THE BROTHER'S GRUNT said:
			
		

> *Sorry but are you serious.  Last time i checked the blood that is in your body flows through your babies body thus he or she is getting the THC. Have you ever seen a crack baby? I suppose that wan't caused by the mother smoking crack right? Trust me your baby weather you wanna believe it or not is getting that THC. *


 
Recent studies of babies in the womb have shown that before six months of development, when the brain really starts to make it's final connections to the rest of the system, smoking pot has little to no effect on the fetus.  Once the baby reaches about six months of gestation, the brain begins to make it's final connections to the lungs, heart, kidneys, and other vital organs.  Until this point, the baby's brain is really nothing but a series of small electrical impulses that are connected to the arms and legs.  The baby does not develop the things needed for memory, focus, concentration, or even coordinated movement until that time.

And, on that same page on babycenter.com is this:  "First, there is absolutely no epidemiological evidence for it, i.e. no bodies, to support the idea that marijuana use is as risky as tobacco use. Second, this is about "birth defects," and millions of women have smoked tobacco through their pregnancies, and the only proven consequence is a lower average birth weight. There are probably other problems, but given the huge population involved, they were obviously not very severe. Consequently, all that can be said is that marijuana use during pregnancy may pose some risk, but the consequences have not been observed in the general population in large enough numbers to have been detected In order for marijuana and tobacco users to "inhale comparable amounts of carcinogens" there would have to be a precise correlation between the average number of each type of cigarettes smoked, times the amount of carcinogen for the average smoker of each, times the absorption rate for the average smoker of each. Too many variables." 
 

That is pretty much what most doctors and midwives who are well informed will tell you.  There is no REAL evidence for either opinion to be supported. 

Yes, the blood flow in your body does pass to the fetus.  What most people don't realize, however, is that the placenta also acts a filter, allowing only MINIMAL amounts of harmful chemicals to penetrate.  The reason so many women have problems with cigarettes is because the placenta is unable to filter out things such as arsenic, and other harmful additives that are in cigarette smoke.  The same applies with "crack babies"... what does cocaine usually contain?  Ether!  What does crack contain?  Cocaine and baking soda.  Therefore, again, the placenta is unable to use it's natural ability to filter harmful natural poisons because ETHER IS AN UNNATURAL ADDITIVE!!

And no, I'm not dense.  I understand that the baby will still recieve a nominal amount of THC.  This, however, DOES NOT GET THE BABY ITSELF HIGH!!!  Because of the fact that a fetus's brain is NOT fully developed, it lacks the ability to recieve THC in the same fashion that an adult would.

This being said, I'd like to mention that this forum is CERTAINLY not one where we should attack another's lifestyle.  WE ARE ALL CRIMINALS... I have seen numerous posts where someone has asked whether or not it's okay to smoke while you're pregnant... opinion will ALWAYS vary on this subject, and there is no reason to debate it further.  We should all stick to running our OWN lives.  I didn't ask for input on how I treat my body while I'm pregnant.

That being said:  I'm done with this.  It's my choice, and I will quit when my midwife says it's time to.  Otherwise, this post is about PETS... Let's keep it that way.

~Metalchick


----------



## thedutchmaster3 (Sep 27, 2007)

I think this thread got wayyy out of hand...


----------



## SFC (Sep 27, 2007)

Ok, I am guilty of shotgunning my pets in the past.

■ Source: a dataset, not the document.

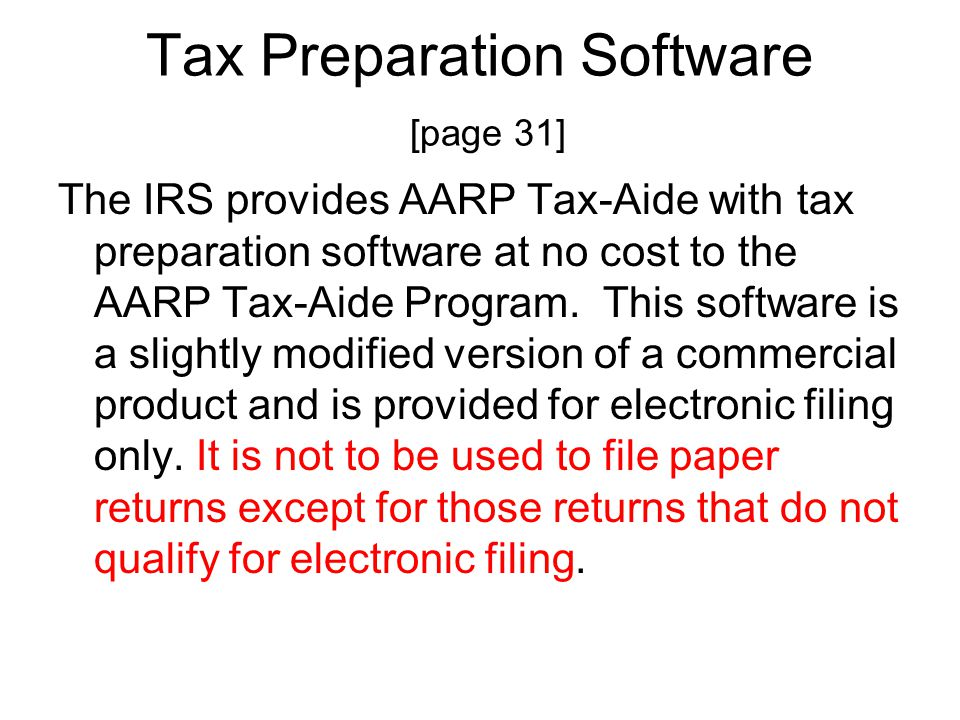 Tax Preparation Software [page 31] The IRS provides AARP Tax-Aide with tax preparation software at no cost to the AARP Tax-Aide Program.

But I am older,and wiser now,and I know it is wring. If for no other reason than they didn't get to choose, I did. Savvy?  The dog, never seemed to really mind, but that don't mean he didn't. The cats were always liable to scratch you pretty good, so that tells me they were not "down". 

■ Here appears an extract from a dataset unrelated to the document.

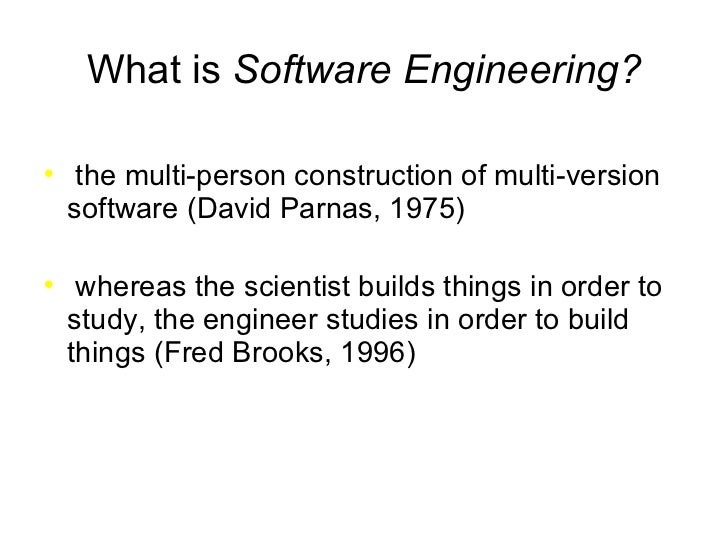 What is  Software Engineering? <ul><li>the multi-person construction of multi-version software (David Parnas, 1975) </li><...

Now if you really want to have some fun. Catch a housefly,and place it under a glass. Keep blowing smoke into it. They get tore right up LMAO. I had one get so high it flipped over,and started laying eggs. Once they are stoned you can take the glass off of them, they cannot fly anyway LOL.


----------



## metalchick832 (Sep 27, 2007)

The Star said:
			
		

> Now if you really want to have some fun. Catch a housefly,and place it under a glass. Keep blowing smoke into it. They get tore right up LMAO. I had one get so high it flipped over,and started laying eggs. Once they are stoned you can take the glass off of them, they cannot fly anyway LOL.


 
LMFAO!  OMG!  :banana: 

That is good to know actually.  My daughter just caught a baby frog the other day and we have been having to feed him dead crickets.  He will only eat them if they are still warm, so if he doesn't see them then he won't eat them that day, and we have lost a cricket for no good reason.  At least this way I know the fly will be a nice warm meal for him and it won't be able to fly away!  LOL... Thanks for that one!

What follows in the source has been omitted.